Topological sort is a graph problem, which means that it asks a question about a given set of vertices and edges. More precisely, this problem is about directed graphs. But that is all just terminology for a bunch of points connected with arrows. Here is an example from Wikipedia1:

Directed acyclic graph

One of these constructs is the input to our problem. And the question we would like to answer is:

Is there an ordering of all nodes that respects the ordering induced by arrows between nodes?

Or in other words, can you list all nodes such that nodes connected by an arrow come after each other? In the example above such an ordering would have to list 8 before 9 for example. And indeed, one can proof that such an ordering exists if and only if the graph has no cycles. One possible solution for the graph above would be:

3, 7, 8, 5, 11, 10, 2, 9

This problem can be solved with an efficient algorithm that runs in linear time, but I do not want to go into detail about how that works here. The basic idea is simple though: Find a node that has no arrows pointing to it, add it to the ordering and remove it from the graph. Then repeat this until the graph is empty. Simple enough, but to make it run in linear time we have to find a node without incoming arrows directly, without searching the graph. Because if we search it in each step, the worst case scenario is that each step itself takes linear time which results in quadratic time in total. But fixing that is not super hard either, so lets move on and see how solving this problem could be useful in Babel.

Babel plugins: One instance of the topological sort problem

Okay, so Babel is a JavaScript compiler that is widely used to transform ES6 to ES5 and things like that. It can do many awesome things and all the information is available at Babel’s architecture is plugin based which means that all code transformations are defined as individual plugins. The idea is that these can be stacked together via a configuration file. One plugin might transform all let and const to var declarations while another one might transpile ES6 classes into their corresponding constructor functions. There are a lot of these plugins and it is really simple to write custom ones. As the ecosystem grew it became clear that some plugins directly rely on others running before or after them. For example: If you write a plugin that makes modifications to ES6 classes in your code, then it should definitely run before these classes are transformed into functions. In current versions of Babel, the order in which plugins run is determined by the order you specify them in the configuration file. This really is a problem, because now the user of your plugin has to know what the correct order is and will be confronted with weird behavior and errors otherwise. At the time of this writing it is still being discussed how to solve this problem in detail2, but the general idea is clear. Plugins can have dependencies on other plugins and we have to run them in an order that respects these dependencies. Sounds familiar, right?

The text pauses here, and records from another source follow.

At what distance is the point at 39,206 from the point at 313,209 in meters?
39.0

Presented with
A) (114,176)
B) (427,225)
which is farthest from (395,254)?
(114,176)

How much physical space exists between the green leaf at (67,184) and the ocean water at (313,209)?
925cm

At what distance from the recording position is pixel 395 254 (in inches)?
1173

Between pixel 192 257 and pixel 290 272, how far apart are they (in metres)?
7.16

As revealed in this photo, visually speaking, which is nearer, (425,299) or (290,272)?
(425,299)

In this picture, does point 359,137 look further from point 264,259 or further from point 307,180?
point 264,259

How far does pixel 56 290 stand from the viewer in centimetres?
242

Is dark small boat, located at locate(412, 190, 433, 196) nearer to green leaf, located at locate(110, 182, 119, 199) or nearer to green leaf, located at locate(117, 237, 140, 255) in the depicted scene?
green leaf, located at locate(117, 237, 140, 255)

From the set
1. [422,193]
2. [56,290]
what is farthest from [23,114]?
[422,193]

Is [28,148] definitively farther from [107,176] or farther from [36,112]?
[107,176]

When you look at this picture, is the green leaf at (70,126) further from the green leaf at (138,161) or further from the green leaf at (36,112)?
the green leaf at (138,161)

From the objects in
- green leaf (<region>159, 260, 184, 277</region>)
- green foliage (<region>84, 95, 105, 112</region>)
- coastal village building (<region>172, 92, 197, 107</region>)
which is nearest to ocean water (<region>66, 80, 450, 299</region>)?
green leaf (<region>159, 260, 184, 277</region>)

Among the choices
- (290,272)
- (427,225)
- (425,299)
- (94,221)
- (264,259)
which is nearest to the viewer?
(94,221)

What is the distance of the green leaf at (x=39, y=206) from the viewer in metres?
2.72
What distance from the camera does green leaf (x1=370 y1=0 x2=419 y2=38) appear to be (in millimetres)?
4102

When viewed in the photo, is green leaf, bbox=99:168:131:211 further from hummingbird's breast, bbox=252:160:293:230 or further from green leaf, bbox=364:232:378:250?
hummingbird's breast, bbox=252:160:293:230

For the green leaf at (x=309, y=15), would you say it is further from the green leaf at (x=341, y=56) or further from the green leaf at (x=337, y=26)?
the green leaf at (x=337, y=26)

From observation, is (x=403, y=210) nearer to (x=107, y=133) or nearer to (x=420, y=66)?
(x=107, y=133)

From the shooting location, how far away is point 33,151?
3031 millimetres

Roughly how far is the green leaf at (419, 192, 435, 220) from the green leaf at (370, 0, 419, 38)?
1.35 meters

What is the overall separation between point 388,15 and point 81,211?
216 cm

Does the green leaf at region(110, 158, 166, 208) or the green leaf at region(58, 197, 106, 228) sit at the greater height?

That is exactly an instance of the abstract problem described above. The nodes are plugins and if plugin A depends on plugin B there is an arrow from B to A. Then a topological sort of all plugins respects the dependencies and can safely ignore the order specified by the user. I think that is a really beautiful illustration of the topological sort problem and shows the power of graphs. They can apply to much more than just things that already look like graphs.